Our society is constantly in the midst of various debates involving the use of public policy to preserve, strengthen, and encourage the tradition of the insitution of marriage, particularly in the name of perpetutating marriage as the basis of the familial environment. Included within this debate are the controversies over the legality of same-sex marriage, adoption policies for same-sex couples, the role of the government in mandating marriage, and countless other issues.
Policy-makers continually cite as the basis for the value of marriage, that married people lead longer, healthier, happier lives--and most importantly provide the most stable environment for developing a family, particularly when it comes to childrearing.
But too many inconsistencies arise when considering this claim in the context of policies as they actually, currently exist.
It is no longer the case that marriage and childrearing necessarily go hand in hand. Marriage means something different in society now than it did in the past, and married couples do not necessarily have children in mind when they form their own eternal union--yet they can still benefit from the rights associated with marriage for the alleged purpose of strengthening childrearing environments. So to say that rights are associated with marriage to indirectly benefit children is misleading, especially while trivializing any other childrearing institution in comparison.
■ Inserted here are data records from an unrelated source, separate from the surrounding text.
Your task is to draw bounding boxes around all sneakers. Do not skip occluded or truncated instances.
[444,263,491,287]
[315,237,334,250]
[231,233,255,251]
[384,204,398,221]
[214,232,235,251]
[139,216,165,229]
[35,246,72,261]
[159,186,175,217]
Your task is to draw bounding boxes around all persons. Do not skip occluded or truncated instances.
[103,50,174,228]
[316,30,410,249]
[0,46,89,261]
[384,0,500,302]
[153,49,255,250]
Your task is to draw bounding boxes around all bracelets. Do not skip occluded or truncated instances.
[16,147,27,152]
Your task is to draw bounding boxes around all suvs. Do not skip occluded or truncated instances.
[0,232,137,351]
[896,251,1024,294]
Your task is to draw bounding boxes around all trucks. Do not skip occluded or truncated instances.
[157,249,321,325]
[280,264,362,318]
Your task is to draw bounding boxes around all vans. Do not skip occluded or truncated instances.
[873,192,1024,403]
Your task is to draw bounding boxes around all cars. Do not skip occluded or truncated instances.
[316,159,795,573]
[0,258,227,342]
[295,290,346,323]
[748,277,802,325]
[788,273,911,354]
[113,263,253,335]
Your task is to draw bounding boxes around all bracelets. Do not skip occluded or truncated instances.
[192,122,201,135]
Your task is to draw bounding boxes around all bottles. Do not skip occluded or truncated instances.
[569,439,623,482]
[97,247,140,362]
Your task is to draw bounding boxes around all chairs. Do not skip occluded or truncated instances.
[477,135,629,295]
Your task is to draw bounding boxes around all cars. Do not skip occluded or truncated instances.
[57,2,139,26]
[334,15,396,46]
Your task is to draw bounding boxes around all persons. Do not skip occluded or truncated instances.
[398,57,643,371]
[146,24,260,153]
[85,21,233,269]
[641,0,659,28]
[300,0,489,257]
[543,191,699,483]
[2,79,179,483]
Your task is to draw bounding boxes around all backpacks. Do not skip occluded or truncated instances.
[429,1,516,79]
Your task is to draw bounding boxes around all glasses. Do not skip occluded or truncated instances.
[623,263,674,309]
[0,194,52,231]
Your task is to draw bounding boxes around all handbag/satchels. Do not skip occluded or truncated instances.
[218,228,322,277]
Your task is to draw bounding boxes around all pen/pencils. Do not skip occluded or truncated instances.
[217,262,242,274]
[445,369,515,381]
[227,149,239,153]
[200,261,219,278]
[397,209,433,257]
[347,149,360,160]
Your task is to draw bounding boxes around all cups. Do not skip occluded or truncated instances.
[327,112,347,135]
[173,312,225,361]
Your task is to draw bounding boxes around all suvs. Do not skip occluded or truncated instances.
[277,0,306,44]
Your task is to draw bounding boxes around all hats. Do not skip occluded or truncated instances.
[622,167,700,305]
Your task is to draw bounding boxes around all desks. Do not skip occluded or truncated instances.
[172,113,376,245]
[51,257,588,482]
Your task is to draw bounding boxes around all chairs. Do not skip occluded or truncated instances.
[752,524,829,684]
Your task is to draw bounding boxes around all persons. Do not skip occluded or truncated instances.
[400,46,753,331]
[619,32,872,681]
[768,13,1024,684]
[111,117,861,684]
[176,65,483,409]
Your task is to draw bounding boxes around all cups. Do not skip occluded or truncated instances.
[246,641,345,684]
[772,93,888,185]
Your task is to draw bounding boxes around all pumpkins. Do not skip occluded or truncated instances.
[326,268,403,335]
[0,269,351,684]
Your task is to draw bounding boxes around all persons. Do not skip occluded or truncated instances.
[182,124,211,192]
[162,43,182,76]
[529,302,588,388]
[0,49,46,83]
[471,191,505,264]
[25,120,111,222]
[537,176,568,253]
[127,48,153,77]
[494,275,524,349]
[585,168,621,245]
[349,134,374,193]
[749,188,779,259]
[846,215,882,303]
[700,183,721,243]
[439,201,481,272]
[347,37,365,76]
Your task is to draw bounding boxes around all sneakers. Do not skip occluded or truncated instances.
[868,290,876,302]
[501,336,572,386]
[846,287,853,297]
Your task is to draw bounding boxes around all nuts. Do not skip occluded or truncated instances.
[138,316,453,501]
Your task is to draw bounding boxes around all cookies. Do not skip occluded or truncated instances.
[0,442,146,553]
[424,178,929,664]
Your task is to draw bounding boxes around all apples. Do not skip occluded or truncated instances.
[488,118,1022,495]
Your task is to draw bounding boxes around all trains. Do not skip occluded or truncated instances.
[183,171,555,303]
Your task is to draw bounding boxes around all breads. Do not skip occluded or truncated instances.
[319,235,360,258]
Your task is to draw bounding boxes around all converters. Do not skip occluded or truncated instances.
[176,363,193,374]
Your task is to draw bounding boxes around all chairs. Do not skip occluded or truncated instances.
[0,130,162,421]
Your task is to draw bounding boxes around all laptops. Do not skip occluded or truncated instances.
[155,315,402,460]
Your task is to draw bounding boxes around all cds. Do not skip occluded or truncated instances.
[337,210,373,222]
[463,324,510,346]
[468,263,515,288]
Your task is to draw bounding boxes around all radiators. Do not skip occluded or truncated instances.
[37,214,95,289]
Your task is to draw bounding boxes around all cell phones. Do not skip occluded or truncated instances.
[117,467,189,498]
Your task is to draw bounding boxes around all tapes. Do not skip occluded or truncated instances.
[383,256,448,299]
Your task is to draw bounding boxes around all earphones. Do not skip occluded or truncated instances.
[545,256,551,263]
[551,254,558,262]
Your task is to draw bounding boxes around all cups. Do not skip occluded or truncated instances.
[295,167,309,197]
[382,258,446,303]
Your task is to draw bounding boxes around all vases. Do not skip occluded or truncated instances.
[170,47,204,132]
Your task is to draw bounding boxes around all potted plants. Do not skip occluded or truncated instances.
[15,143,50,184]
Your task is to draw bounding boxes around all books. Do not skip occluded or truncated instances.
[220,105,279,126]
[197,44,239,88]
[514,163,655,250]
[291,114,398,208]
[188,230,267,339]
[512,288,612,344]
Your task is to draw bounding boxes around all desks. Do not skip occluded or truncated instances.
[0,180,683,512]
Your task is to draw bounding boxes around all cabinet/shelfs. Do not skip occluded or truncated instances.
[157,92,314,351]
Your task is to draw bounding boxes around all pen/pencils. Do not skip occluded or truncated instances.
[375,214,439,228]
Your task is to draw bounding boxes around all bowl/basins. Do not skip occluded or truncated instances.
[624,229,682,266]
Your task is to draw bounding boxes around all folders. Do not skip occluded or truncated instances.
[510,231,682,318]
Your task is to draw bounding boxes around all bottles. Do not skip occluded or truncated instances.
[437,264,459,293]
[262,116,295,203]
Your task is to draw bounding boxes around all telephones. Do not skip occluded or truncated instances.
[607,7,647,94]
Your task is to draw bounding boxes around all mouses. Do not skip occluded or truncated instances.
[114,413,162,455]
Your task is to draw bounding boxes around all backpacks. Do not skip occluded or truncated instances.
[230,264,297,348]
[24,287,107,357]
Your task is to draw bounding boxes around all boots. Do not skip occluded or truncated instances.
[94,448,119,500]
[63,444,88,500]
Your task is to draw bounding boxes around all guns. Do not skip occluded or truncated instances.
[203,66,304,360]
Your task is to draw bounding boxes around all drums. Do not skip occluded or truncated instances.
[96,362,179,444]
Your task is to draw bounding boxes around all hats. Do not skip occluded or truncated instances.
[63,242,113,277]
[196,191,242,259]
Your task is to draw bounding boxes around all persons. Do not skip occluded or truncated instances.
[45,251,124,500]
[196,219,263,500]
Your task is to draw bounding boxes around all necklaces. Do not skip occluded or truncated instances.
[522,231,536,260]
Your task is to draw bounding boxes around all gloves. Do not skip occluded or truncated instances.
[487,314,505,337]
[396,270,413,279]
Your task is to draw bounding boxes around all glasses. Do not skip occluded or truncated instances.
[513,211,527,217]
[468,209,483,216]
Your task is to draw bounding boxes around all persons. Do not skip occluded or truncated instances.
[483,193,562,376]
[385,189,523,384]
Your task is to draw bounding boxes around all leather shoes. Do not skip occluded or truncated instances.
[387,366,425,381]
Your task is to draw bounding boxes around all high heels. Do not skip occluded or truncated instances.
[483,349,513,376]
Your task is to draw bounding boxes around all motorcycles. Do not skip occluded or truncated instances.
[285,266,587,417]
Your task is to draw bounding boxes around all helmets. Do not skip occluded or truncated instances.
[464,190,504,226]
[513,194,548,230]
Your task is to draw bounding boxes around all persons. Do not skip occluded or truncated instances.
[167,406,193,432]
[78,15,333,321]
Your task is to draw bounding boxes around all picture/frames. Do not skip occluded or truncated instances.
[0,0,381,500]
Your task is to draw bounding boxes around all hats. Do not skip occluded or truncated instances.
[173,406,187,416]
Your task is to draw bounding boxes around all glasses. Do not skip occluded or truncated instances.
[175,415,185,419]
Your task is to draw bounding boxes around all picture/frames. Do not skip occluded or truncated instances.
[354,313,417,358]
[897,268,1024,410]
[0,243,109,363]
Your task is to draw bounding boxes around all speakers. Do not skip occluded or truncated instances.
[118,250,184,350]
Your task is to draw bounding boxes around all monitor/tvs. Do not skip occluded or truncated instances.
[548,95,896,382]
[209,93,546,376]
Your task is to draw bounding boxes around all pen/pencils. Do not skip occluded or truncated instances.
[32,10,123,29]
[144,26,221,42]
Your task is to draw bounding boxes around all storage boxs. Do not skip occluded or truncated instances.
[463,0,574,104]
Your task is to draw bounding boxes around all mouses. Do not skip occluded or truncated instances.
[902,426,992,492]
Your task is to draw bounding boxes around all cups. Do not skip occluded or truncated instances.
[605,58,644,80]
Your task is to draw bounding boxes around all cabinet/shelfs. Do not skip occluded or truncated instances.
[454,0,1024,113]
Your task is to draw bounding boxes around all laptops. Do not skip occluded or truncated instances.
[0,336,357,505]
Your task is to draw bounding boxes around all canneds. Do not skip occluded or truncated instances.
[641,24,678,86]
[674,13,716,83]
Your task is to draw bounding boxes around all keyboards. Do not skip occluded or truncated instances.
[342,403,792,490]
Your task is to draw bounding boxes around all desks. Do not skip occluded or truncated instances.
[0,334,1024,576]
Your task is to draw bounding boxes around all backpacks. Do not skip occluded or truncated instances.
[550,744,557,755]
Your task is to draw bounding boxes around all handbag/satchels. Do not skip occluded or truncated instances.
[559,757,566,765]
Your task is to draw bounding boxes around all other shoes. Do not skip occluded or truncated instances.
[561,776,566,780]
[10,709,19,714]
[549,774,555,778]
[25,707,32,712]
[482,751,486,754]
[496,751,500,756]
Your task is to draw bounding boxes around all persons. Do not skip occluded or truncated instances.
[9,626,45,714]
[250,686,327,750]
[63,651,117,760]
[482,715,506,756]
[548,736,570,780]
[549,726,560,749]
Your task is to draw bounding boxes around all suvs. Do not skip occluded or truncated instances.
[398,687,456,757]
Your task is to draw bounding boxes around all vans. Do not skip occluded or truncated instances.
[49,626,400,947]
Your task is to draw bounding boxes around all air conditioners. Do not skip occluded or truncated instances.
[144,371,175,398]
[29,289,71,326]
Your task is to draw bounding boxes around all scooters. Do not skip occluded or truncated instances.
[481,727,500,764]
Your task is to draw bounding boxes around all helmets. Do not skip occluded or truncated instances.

Currently, legally recognized marriages only include unions between a man and a woman. But there are many other circumstances (such as single-parent homes, cohabitors, same-sex couples, and even polyamorous relationships) under which children are raised, and further disadvantaging those institutions is not going to eliminate them from our society but only further hinder the maximally successful development of the children of those families. If the primary concern really is the good of the developing children in our society, if the government believes children are already at some disadvantage by being raised in non-married homes, then they would not further deprive them of rights and benefits that would only aid their upbringing. They would instead adapt policies to benefit these alternative circumstances.
This observation and (consideration) brings me to the conclusion that many of these motivations and policies are based on a prejudices and bias that marriage is really the most conducive situation for childrearing, when this really may not be the case.
IF this is the case, the government should focus on strengthening the possibilities that the alternatives offer, so that they may offer the same success as that which we associate with our "traditional" sense of marriage.
The government cannot enforce policy solely on wishful thinking, but needs to actually consider the reality of the situation at hand. It needs to get away from the obsession with marriage--which may not even necessarily be most conducive for family anyway. It's not nearly as much about pragmaticism as it was in the past as it is about love and personal fulfillment at this point--and the law cant dictate that. The law still speaks to something that's past, and the wellbeing of society should not be jeopardized simply because of the government's bias toward a faltering institution.